Cuentos de cuarentena –3–

Corrimos. No había nadie en la calle y el hospital estaba lejos. Nadie quería auxiliarnos mientras que, con mascarillas y guantes, transpirábamos y los recuerdos de desgracias llegaban a nuestra mente. En un intervalo, quedé solo y sentí otra vez miedo, un miedo superior a la COVID-19, un miedo que ya conocía, un miedo rutinario, un miedo mío y nuestro, el miedo a morir de una enfermedad conocida, el miedo a la muerte regular antes de la cuarentena.

El hospital es un barullo de desdichas, es un antro de locura. La gente pierde la dignidad desde que ingresa y no la recupera sino muchos meses después de salir, si logra salir, de este infierno lleno de médicos, enfermeras, camilleros y vendedores de esperanzas disfrazados de cigarrillos, caramelos de coco y aguas aromáticas.

Es imposible no llorar.

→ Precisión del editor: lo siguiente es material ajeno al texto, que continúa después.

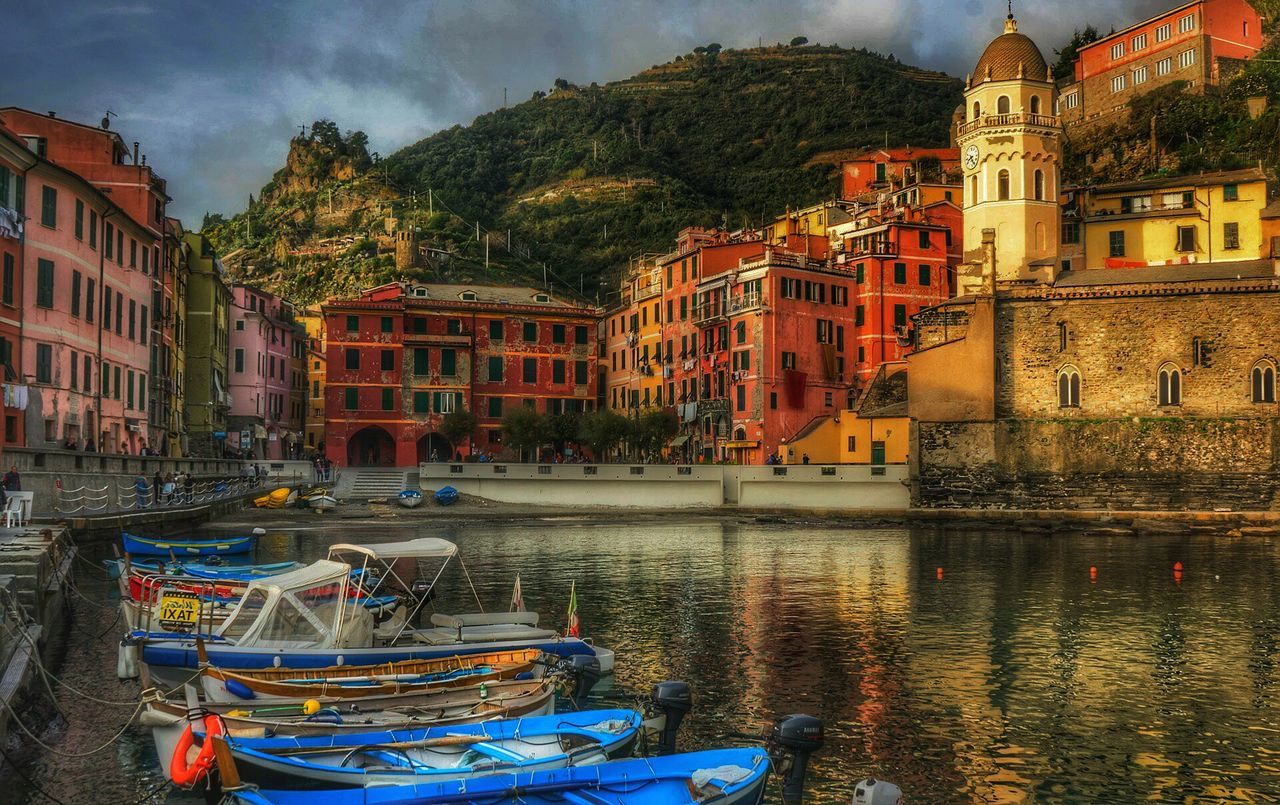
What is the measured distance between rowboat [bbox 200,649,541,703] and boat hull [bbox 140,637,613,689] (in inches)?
21.2

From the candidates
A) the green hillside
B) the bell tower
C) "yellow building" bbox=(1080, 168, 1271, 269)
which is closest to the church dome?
the bell tower

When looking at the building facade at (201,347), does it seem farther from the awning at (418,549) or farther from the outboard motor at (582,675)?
the outboard motor at (582,675)

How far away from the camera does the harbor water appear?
15398 mm

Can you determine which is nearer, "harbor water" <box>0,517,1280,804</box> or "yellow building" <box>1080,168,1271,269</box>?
"harbor water" <box>0,517,1280,804</box>

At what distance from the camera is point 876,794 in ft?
37.1

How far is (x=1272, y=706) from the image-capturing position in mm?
19359

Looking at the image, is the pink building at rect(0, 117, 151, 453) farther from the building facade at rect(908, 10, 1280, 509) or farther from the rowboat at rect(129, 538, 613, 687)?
the building facade at rect(908, 10, 1280, 509)

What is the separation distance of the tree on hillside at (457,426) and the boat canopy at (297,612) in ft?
193

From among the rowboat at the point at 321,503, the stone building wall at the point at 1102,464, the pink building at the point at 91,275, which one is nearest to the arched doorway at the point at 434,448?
the rowboat at the point at 321,503

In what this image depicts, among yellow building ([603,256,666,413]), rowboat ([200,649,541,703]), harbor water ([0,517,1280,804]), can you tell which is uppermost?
yellow building ([603,256,666,413])

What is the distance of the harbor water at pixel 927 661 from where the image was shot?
15.4 meters

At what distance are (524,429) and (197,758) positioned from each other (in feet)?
214

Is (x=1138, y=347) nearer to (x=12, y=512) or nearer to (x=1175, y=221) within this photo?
(x=1175, y=221)

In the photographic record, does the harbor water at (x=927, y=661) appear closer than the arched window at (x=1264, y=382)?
Yes
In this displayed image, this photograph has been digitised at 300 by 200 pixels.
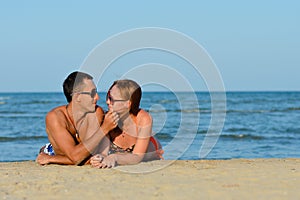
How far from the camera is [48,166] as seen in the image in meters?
6.24

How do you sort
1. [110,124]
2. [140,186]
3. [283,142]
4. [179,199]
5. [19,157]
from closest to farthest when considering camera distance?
[179,199] → [140,186] → [110,124] → [19,157] → [283,142]

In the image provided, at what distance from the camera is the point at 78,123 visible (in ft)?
19.6

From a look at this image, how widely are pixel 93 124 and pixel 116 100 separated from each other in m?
0.41

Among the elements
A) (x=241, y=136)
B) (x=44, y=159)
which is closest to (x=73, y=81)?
(x=44, y=159)

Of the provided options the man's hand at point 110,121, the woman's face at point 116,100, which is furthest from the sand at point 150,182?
the woman's face at point 116,100

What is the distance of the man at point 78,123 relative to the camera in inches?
227

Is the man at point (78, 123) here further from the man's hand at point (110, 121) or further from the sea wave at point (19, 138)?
the sea wave at point (19, 138)

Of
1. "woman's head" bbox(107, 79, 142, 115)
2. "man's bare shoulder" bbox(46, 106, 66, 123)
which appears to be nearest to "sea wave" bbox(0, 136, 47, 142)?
"man's bare shoulder" bbox(46, 106, 66, 123)

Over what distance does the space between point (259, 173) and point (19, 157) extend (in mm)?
6238

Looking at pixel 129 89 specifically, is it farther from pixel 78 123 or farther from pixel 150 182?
pixel 150 182

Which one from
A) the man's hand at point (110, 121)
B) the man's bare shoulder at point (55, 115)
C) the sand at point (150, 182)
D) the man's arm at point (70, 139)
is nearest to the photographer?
the sand at point (150, 182)

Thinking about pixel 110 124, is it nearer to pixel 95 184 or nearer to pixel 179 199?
pixel 95 184

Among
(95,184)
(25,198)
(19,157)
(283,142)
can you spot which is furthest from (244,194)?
(283,142)

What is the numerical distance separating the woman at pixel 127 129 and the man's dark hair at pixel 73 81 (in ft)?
1.14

La gente está en los pisos sucios y contaminados. No respetan a nadie. Y yo aún no puedo llegar al tercer piso. La seguridad espera que le entregue algo que no logro descifrar qué es. Me miran con extrañeza, con ojos agresivos, marcados sobre sus mascarillas, se mueven para verme mejor, no entiendo su deseo y opto por lo básico: les doy dinero, al mismo instante que les pregunto por dónde llego al tercer piso.

Salgo del hospital. No sé cómo bajé tres pisos sin darme cuenta. Llego a la calle, compro una esperanza llamada cigarrillo. Me retiro poco a poco y me voy quitando la mascarilla y los guantes de látex. Ya sé que aquí uno se muere de vainas conocidas, no puede existir un virus peor que el que he tenido toda la vida.